Journal of Physical Chemistry B, Vol.116, No.17, 5172-5178, 2012
An FT-IR Study on Packing Defects in Mixed beta-Aggregates of Poly(L-glutamic acid) and Poly(D-glutamic acid): A High-Pressure Rescue from a Kinetic Trap
Under favorable conditions of pH and temperature, poly(L-glutamic acid) (PLGA) adopts different types of secondary and quaternary structures, which include spiral assemblies of amyloid-like fibrils. Heating of acidified solutions of PLGA (or PDGA) triggers formation of beta(2)-type aggregates with morphological and tinctorial properties typical for amyloid fibrils. In contrast to regular antiparallel beta-sheet (beta(1)), the amide I' vibrational band of beta(2)-fibrils is unusually red-shifted below 1600 cm(-1), which has been attributed to bifurcated hydrogen bonds coupling C=O and N-D groups of the main chains to glutamic acid side chains.
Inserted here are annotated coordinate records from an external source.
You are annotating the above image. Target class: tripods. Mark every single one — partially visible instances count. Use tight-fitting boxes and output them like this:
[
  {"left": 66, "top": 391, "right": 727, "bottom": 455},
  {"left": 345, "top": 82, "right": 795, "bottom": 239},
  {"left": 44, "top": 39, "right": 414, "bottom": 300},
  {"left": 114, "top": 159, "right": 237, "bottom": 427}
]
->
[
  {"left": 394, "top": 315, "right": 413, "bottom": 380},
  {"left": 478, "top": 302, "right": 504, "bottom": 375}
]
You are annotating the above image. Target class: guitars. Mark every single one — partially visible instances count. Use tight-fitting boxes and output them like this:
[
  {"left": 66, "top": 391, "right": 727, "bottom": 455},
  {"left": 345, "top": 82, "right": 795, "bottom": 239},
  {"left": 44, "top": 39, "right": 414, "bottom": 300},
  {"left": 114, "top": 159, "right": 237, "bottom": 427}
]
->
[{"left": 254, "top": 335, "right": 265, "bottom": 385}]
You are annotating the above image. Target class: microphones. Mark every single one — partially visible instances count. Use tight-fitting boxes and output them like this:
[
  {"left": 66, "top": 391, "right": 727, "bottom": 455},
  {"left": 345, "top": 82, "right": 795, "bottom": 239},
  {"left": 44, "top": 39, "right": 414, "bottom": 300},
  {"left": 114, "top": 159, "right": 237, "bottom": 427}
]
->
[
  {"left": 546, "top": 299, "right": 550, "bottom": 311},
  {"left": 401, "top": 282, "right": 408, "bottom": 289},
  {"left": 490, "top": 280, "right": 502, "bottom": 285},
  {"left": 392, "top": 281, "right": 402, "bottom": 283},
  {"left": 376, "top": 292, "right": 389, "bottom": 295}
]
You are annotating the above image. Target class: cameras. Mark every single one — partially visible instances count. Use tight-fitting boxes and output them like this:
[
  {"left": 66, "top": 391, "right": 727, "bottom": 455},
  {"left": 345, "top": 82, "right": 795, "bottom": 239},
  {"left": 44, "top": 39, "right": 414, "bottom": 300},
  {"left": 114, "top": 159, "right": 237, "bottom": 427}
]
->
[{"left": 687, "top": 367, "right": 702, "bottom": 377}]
However, unlike for pure PLGA, the amide I' band of aggregates precipitating from racemic mixtures of PLGA and PDGA (beta(1)) is dominated by components at 1613 and 1685 cm(-1)-typically associated with intermolecular antiparallel beta-sheets. The coaggregation of PLGA and PDGA chains is slower and biphasic and leads to less-structured assemblies of fibrils, which is reflected in scanning electron microscopy images, sedimentation properties, and fluorescence intensity after staining with thioflavin T. The beta(1)-type aggregates are metastable, and they slowly convert to fibrils with the infrared characteristics of beta(2)-type fibrils. The process is dramatically accelerated under high pressure. This implies the presence of void volumes within structural defects in racemic aggregates, preventing the precise alignment of main and side chains necessary to zip up ladders of bifurcated hydrogen bonds. As thermodynamic costs associated with maintaining void volumes within the racemic aggregate increase under high pressure, a hyperbaric treatment of misaligned chains leads to rectifying the packing defects and formation of the more compact form of fibrils.